Promoting Recovery in People with Psychotic Spectrum Disorders
Training in Metacognitive Reflection and Insight Therapy (MERIT) with Prof Paul Lysaker
Webinar: 11 and 25 June 2022 - 8.00am - 12.00pm
Optional Supervision of MERIT-Informed Practice: 2 July, 16 July, 30 July and 6 August 8.00 am 10.00am (limited to 6 participants)
Metacognitive Reflection and Insight Therapy (MERIT) is a form of integrative individual psychotherapy that seeks to assist adults diagnosed with psychosis to make sense and meaning of the challenges and possibilities in their lives and to find ways to manage these and direct their own recovery.
Building from advances in both cognitive and interpersonal research, MERIT seeks to expand the boundaries of cognitive-behavioral, personal centered and psychodynamic approaches to treatment by focusing on how persons make sense of their experiences of their own purposes and place in the world allowing the development of a sense of belonging to our larger communities. In contrast to other approaches, MERIT focuses on core processes that should be present in a given session, rather than a predetermined curriculum. This allows for a therapy to be truly tailored to meet the needs of unique individuals in real world clinics while also unlocking therapists’ unique potential for creativity as they seek to jointly make meaning with the person diagnosed with psychosis.
This webinar will present the scientific basis for MERIT as well as detailed descriptions of its practice allowing practitioners to begin to think about how to integrate this approach into their practice. Clinical examples will be offered.

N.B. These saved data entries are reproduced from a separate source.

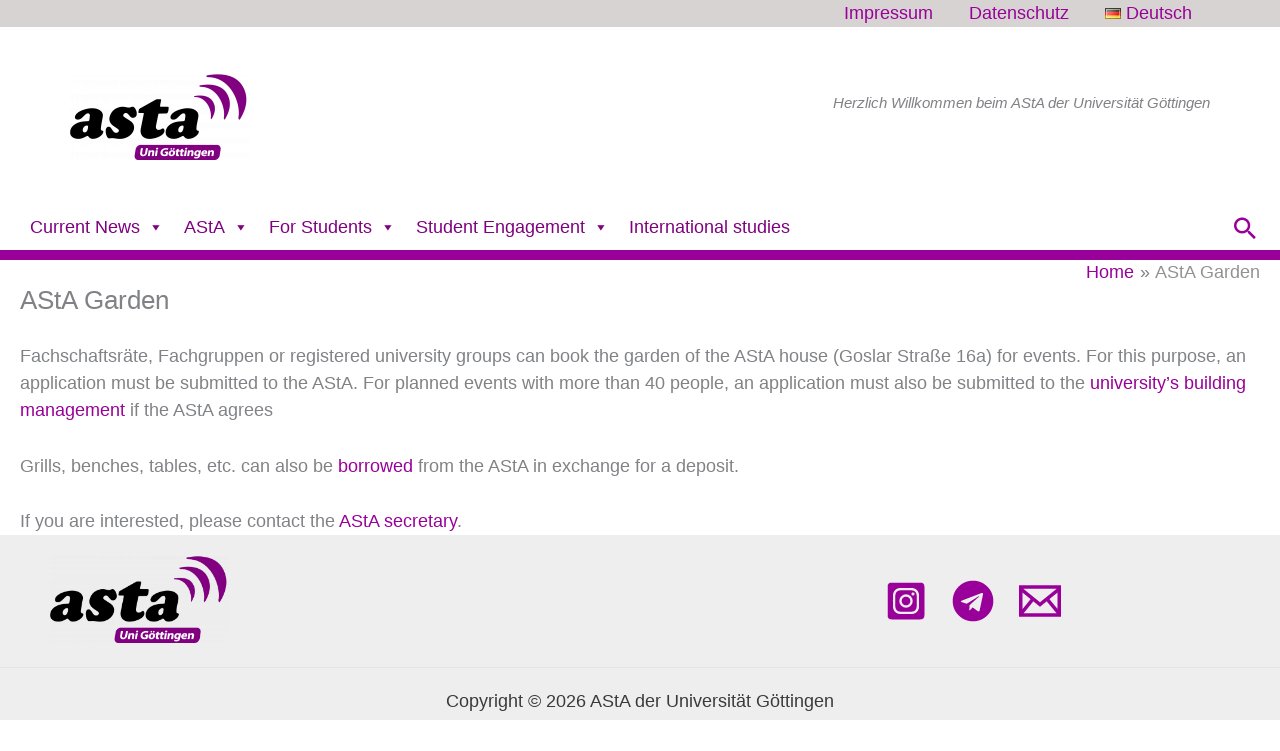

--- FILE ---
content_type: text/css
request_url: https://asta.uni-goettingen.de/wp-content/uploads/motopress-content-editor/motopress-ce-custom.css?1677625736
body_size: 34
content:
.block p{
text-align: justify;
}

By the end of the introductory workshop, you will be able to:
1. Articulate the theory underpinning MERIT
2. Elicit a client agenda informing the approach
3. Demonstrate capacity to attend to your own thoughts in promoting therapist transparency
4. Elicit meaningful narrative episodes
5. Define and agreeing on problems to be addressed in the therapy
6. Develop ways on including the therapist-client interaction as part of the approach
7. Elicit the client’s reflections on their aims of the therapy consistent with a recovery model
8. Promote metacognition by stimulating the patients to think about their own and other’s thinking
9. Simulate the patient’s ability to use knowledge of themself and others to respond to social or psychological problems
About the Presenter
Paul H Lysaker is a clinical psychologist who received his doctorate from Kent State University in 1991. He has over 35 years of experience providing and supervising recovery-oriented forms of psychosocial interventions to adults diagnosed with psychosis. He is also an active researcher and teacher with over 20 years of federal funding for projects related to recovery and the practice of psychosocial rehabilitation. This work has resulted in over 500 peer reviewed publications to date and several books. His latest book is Recovery, Meaning-Making, and Severe Mental Illness: A Comprehensive Guide to Metacognitive Reflection and Insight Therapy, co-authored with Reid Klion. Paul is the primary architect of an emerging recovery-oriented form of integrative psychotherapy: Metacognitive Reflection and Insight Therapy.